- [KUTIPAN TEKS]
========

Hari Raya Sebentar Lagi. Pastikan Hak Tunjangan Hari Raya (THR)mu Terpenuhi!
Tunjangan Hari Raya Keagamaan, atau biasa disebut THR, merupakan pendapatan non-upah yang wajib dibayarkan oleh pengusaha kepada pekerja/buruh atau keluarganya menjelang hari raya keagamaan di Indonesia. Pendapatan non-upah di sini adalah penerimaan buruh dari pengusaha dalam bentuk uang untuk pemenuhan kebutuhan pada hari raya keagamaan, memotivasi peningkatan produktivitas atau peningkatan kesejahteraan buruh dan keluarganya di luar upah. Maka, THR harus diberikan dalam bentuk uang rupiah.
Sayangnya, banyak pengusaha yang abai dalam memberikan hak buruh yang satu ini. Padahal, telah ada regulasi yang mengatur khusus mengenai THR. Saat ini, regulasi mengenai tunjangan hari raya mengacu pada Peraturan Menteri Ketenagakerjaan (Permenaker) Nomor 6 Tahun 2016 tentang Tunjangan Hari Raya Keagamaan bagi Pekerja/Buruh di Perusahaan.
Negara Wajib Menjamin Pemenuhan Hak THR kepada Buruh
THR termasuk dalam hak ekonomi, sosial dan budaya, yang mana negara wajib berperan aktif dalam pemenuhan hak tersebut. Sebagaimana tertuang dalam Pasal 7 Kovenan Hak Ekonomi, Sosial dan Budaya (ICESCR), disebutkan bahwa negara mengakui hak setiap orang untuk menikmati kondisi-kondisi kerja yang adil dan menguntungkan, dan menjamin imbalan yang sama untuk pekerjaan yang senilai tanpa pembedaan apapun, khususnya kepada perempuan yang dijamin kondisi kerja yang tidak lebih rendah daripada yang dinikmati laki-laki dengan upah yang sama untuk pekerjaan yang sama. Selain itu, juga negara menjamin istirahat, hiburan dan pembatasan jam kerja yang wajar, dan liburan berkala dengan gaji maupun imbalan-imbalan lain pada hari libur umum. Kovenan ini telah diratifikasi oleh Indonesia sejak tahun 2005, sehingga mewajibkan negara untuk mematuhi segala ketentuan yang ada di dalamnya.

========

- [BAGIAN DATA]

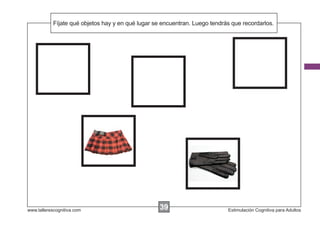 Fíjate qué objetos hay y en
            Escribir las instrucciones...qué lugar se encuentran. Luego tendrás que recordarlos.




www.tallerescognitiva.com                           39
                                                    00                        Estimulación Cognitiva para Adultos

========

- [RINCIAN SOAL]
Nyatakan apakah setiap pernyataan berikut sesuai dengan teks tentang THR di atas. Jawab ya atau tidak, lalu kutip kata-kata teks yang menentukan jawabannya. 1. THR boleh diberikan dalam bentuk barang. 2. Regulasi THR saat ini mengacu pada Permenaker Nomor 6 Tahun 2016. 3. Indonesia meratifikasi Kovenan Hak Ekonomi, Sosial dan Budaya pada tahun 2005.

- [HASIL LATIHAN]
1. Tidak. "Maka, THR harus diberikan dalam bentuk uang rupiah."
2. Ya. "Saat ini, regulasi mengenai tunjangan hari raya mengacu pada Peraturan Menteri Ketenagakerjaan (Permenaker) Nomor 6 Tahun 2016 tentang Tunjangan Hari Raya Keagamaan bagi Pekerja/Buruh di Perusahaan."
3. Ya. "Kovenan ini telah diratifikasi oleh Indonesia sejak tahun 2005"